══ MATERIALS PROVIDED ══
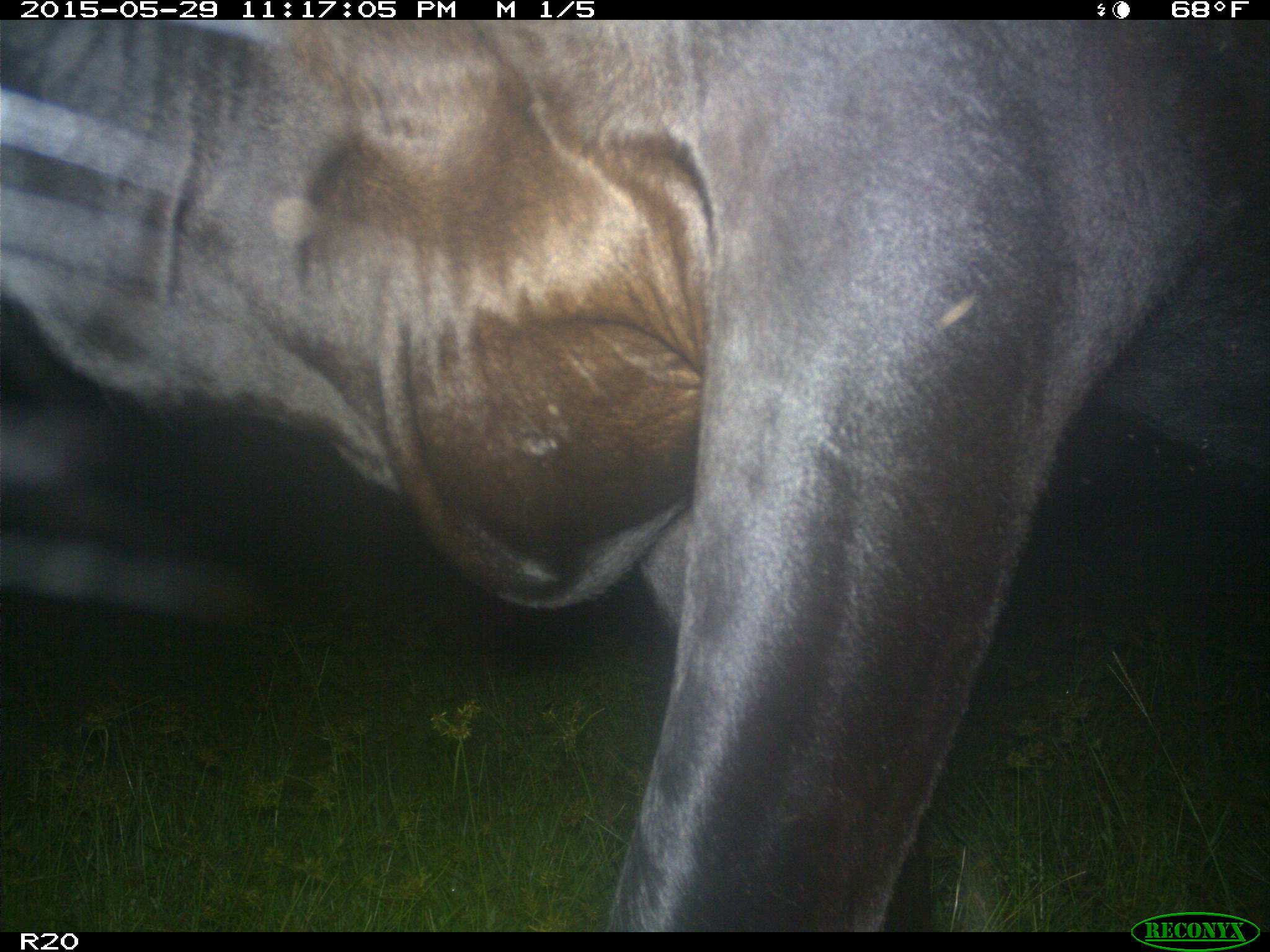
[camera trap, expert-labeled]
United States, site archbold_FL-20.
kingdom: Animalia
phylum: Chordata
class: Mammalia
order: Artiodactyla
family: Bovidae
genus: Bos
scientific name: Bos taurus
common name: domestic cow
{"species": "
═══
◆ ABOUT THIS EXERCISE:
Beginning at the line that contains "class: Mammalia" and ending at the last line above, copy each line without any change.

◆ THE COMPLETED TASK:
class: Mammalia
order: Artiodactyla
family: Bovidae
genus: Bos
scientific name: Bos taurus
common name: domestic cow
{"species": "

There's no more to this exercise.